こねずみニリィは森で本を見つけました。
「おはなしのほんだわ」ニリィはにっこり。
おうちにもどって読んでみようとしますが、家では弟たちが大暴れ。お母さんの料理もはじまって、静かに本を読むことができません。
「どこか しずかに ほんを よめる ばしょは ないかしら」
ニリィはまた森へ、静かな場所をさがしに出かけます。
でも・・・どこへいってもニリィをじゃまするものばかり。
本を読むのをあきらめかけたそのとき、ニリィはいいことを思いつきました!
・・・さて、ニリィはどうしたと思います?
すてきな結末は、ぜひ本書をお読みくださいね。
「ニリィの気持ち、わかるなあ」と、ほっとため息をつきたくなる人は、いるんじゃないでしょうか。
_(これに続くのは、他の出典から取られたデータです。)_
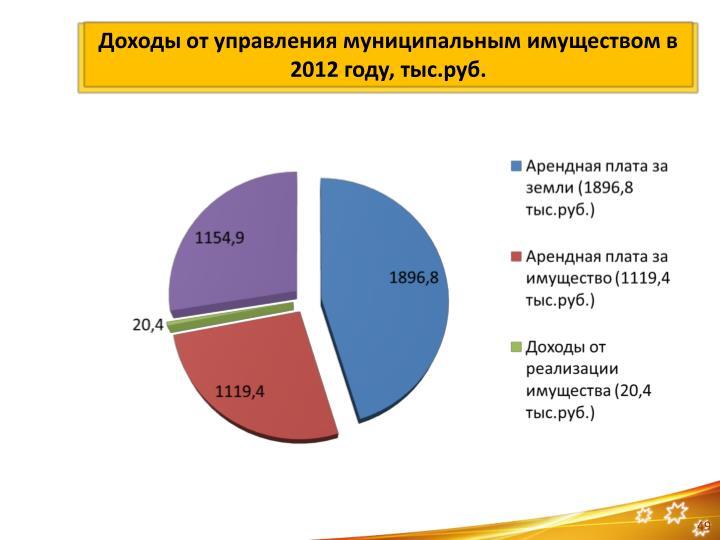 2012 ,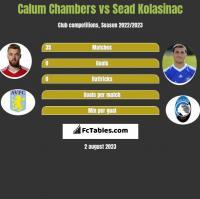 Calum Chambers vs Sead Kolasinac h2h player stats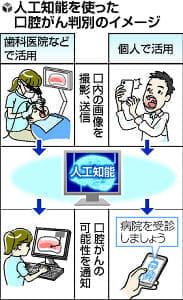 口内炎と間違えやすい口腔がん、AIで判別…阪大チームが開発へ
私自身も身に覚えがありますし、母になってからは、きょうだいの上の娘が絵やパズルをじっくり楽しみたいとき、下の子にじゃまされていらいらする様子をみて、困る時期もありました。
でもこの本のニリィの決断には、そうか、発想を変えるだけで「困ったこと」が「素敵なこと」に変わるんだなあ、とはっとさせられました。
ドイツの児童文学作家シュテファン・ゲンメルと、ベルギーのイラストレーター、マリー・ジョゼ・サクレ。
2人が贈る、読後感があたたかく、さわやかな絵本です。